Mahdi s'engage en faveur des bureaux de retour régionaux : « Personne n'échappe encore à un trajet de retour. »

Des bureaux régionaux seront créés avec des collaborateurs de l'Office des étrangers (OE) afin de mettre en place une politique de retour basé sur un accompagnement continu, soutenu et rapproché. Dans ces bureaux, les accompagnateurs au retour travailleront avec une procédure de retour entièrement renouvelée. Pour ce faire, 60 collaborateurs seront recherchés à court terme pour le suivi des dossiers individuels et 20 collaborateurs pour le suivi rapproché des familles avec enfants mineurs.   

 

Aujourd'hui, le Secrétaire d'État à l'Asile et la Migration, Sammy Mahdi, expliquera au Parlement les différents chantiers de la politique migratoire.

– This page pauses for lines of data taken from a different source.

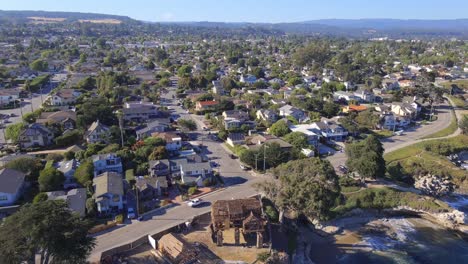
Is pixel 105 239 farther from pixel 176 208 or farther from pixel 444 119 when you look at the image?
pixel 444 119

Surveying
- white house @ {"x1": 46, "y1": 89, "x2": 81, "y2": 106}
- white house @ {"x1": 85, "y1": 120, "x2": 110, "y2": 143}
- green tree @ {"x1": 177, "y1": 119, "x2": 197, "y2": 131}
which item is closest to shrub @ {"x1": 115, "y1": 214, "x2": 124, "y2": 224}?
white house @ {"x1": 85, "y1": 120, "x2": 110, "y2": 143}

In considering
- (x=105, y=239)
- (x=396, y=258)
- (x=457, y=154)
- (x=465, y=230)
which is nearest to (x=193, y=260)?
(x=105, y=239)

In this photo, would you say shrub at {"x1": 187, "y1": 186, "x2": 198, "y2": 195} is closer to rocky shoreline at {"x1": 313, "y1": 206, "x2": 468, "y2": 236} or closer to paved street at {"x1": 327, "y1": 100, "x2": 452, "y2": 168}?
rocky shoreline at {"x1": 313, "y1": 206, "x2": 468, "y2": 236}

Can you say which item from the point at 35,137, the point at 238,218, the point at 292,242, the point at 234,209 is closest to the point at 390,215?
the point at 292,242

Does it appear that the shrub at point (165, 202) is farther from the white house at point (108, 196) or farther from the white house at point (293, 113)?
the white house at point (293, 113)

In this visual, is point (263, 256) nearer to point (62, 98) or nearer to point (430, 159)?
point (430, 159)

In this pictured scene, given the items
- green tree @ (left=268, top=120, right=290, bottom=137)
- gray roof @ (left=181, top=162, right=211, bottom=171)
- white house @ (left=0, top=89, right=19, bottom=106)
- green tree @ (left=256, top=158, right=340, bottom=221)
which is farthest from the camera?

L'audit, le code de la migration et la politique de retour seront discutés. 

 

Mahdi veut provoquer un changement radical dans la politique de retour. Notre politique de retour doit être différente et meilleure, tout le monde est d'accord là-dessus. La fermeté et l'humanité ne sont pas des concepts opposés.  « Je veux élaborer une approche pour les sans-papiers qui n'étaient pas vraiment pris en charge auparavant parce qu'il n'y avait tout simplement pas de personnel dans les services pour le faire. »

 

Chaque année, environ 24.000 personnes reçoivent un premier ordre de quitter le territoire (OQT). Il s'agit d'un document indiquant qu'elles ont généralement 30 jours pour quitter la Belgique. Ensuite, il leur appartient entièrement de quitter ou non le pays.  Ces personnes sont livrées à elles-mêmes.  « Il y a toujours un appel pour un meilleur suivi des sans-papiers mais, jusqu'à présent, personne ne l'a fait. Toute personne à qui l'on dit de quitter la Belgique doit faire l'objet d'un suivi continu, soutenu et rapproché et être guidée vers le retour. » 

 

Dans de nombreux cas, une procédure de retour (dite procédure SEFOR = ‘Sensitization, Follow-up and Return’, ‘Sensibilisation, Suivi et Retour’) n'est pas encore lancée, alors que des discussions intensives sont nécessaires pour réaliser le retour.   

 

Des accompagnateurs au retour sont mobilisés pour promouvoir le retour des personnes en situation irrégulière. Ils informent les personnes en séjour irrégulier de leur dossier, encouragent leur retour et les soutiennent dans cette démarche. Il est primordial d'être physiquement présent dans les grandes villes et dans les centres urbains afin de ne perdre personne de vue.    

 

Jusqu'à présent, la politique était essentiellement axée sur une fraction des sans-papiers qui sont arrêtés et détenus, tandis que la plus grande partie n'était pas du tout suivie. La nouvelle approche fait que l’accent soit également mis sur ce deuxième groupe.